Published online by Cambridge University Press: 04 May 2010
Introduction
This chapter aims to show the ways in which the substantivist trope has come to be incorporated into the contemporary case for ballistic missile defence in the United States. It does so initially by tracing the manner in which a discourse of technological fears, centring on the fear of spreading nuclear weapons and ballistic missile technology, emerged in government circles in the 1990s alongside the rhetoric of technological optimism associated with the ‘revolution in military affairs’ in the same decade. This framing of the missile threat to the USA accords closely with the category of substantivism outlined in previous chapters, as is further illustrated in relation to both literature on nuclear proliferation in general and to missile defence advocacy in particular.

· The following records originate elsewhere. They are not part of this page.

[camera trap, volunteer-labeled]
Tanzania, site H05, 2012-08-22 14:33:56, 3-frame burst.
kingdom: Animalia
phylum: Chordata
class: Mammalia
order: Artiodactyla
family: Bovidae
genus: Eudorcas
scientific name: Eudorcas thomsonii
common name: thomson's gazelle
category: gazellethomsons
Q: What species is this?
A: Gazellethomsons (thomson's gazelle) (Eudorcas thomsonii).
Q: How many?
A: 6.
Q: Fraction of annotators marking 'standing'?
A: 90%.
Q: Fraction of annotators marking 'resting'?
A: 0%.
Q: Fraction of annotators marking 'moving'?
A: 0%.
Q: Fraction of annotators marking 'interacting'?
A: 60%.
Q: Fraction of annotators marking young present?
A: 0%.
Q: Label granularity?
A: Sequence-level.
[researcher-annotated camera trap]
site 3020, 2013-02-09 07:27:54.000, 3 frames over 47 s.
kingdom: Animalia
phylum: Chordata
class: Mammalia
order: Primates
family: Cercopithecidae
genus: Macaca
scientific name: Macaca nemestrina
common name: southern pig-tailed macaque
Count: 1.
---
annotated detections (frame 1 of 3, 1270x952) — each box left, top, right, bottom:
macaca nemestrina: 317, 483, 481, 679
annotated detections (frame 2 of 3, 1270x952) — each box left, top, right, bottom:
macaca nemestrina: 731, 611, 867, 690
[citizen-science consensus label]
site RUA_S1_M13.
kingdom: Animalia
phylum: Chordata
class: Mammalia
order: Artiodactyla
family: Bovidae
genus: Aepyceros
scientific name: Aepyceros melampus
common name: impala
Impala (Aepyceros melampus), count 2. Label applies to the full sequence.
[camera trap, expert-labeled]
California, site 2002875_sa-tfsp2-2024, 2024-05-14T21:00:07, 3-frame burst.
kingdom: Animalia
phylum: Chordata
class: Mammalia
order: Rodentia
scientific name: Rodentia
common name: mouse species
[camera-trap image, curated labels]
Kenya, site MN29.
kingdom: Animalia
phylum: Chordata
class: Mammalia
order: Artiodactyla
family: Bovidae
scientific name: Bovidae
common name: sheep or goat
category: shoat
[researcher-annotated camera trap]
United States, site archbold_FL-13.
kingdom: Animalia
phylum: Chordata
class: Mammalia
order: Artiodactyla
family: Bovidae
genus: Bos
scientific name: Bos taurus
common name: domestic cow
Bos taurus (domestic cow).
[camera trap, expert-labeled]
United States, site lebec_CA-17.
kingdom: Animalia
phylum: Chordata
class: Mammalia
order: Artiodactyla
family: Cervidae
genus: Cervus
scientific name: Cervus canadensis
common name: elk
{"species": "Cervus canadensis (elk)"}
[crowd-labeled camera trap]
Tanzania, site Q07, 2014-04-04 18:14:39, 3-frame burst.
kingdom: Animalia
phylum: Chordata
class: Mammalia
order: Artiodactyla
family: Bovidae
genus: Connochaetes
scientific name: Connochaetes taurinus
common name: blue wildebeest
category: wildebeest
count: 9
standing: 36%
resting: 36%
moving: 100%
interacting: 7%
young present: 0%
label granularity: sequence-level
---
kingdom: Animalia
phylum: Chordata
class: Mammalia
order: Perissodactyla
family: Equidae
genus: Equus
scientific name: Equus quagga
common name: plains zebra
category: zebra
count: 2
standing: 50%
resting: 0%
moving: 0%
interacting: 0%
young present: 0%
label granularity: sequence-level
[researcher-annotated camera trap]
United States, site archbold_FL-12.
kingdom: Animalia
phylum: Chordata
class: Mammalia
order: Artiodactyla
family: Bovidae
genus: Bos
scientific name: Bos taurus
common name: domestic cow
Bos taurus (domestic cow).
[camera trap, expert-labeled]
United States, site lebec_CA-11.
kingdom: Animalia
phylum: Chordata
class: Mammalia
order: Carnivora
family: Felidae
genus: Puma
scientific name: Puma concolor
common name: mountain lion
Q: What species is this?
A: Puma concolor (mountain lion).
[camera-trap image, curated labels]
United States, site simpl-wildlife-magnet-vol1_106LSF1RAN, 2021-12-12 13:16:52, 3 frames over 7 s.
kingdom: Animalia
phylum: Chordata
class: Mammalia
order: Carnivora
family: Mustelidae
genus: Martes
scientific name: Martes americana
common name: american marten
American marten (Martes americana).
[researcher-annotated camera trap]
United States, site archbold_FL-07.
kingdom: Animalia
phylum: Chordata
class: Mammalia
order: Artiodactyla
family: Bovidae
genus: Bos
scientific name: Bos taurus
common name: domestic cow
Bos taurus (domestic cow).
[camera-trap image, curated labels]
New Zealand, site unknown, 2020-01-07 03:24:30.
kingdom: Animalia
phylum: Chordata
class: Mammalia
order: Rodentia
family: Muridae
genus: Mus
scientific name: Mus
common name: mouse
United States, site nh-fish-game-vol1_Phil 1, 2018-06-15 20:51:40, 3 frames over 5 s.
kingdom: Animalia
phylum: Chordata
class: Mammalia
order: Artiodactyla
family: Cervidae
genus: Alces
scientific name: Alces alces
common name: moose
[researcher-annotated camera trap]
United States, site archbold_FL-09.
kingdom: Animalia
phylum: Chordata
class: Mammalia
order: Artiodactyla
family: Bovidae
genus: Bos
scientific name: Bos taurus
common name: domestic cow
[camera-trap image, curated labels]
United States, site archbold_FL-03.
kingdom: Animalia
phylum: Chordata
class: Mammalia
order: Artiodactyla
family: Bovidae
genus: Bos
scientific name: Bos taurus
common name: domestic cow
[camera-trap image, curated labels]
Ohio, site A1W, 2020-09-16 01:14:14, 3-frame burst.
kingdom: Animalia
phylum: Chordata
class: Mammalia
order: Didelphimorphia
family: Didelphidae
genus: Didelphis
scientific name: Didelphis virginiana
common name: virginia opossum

However, rather than obviating arguments for missile defence, this language of substantivism has been incorporated into building a common sense case for missile defence, and it acts as a logical counterpart to the more instrumentalist, progressivist understanding of technology examined in the previous chapter. This is shown through analysis of arguments made by key proponents of missile defence within strategic studies, the rhetoric of the Bush administration, and the use of homologous arguments made in the broader promotion of missile defence by government agencies and non-governmental advocacy groups. In doing so these more substantivist representations of technology help replicate the contradictory, common sense view of technology within contemporary justifications of missile defence.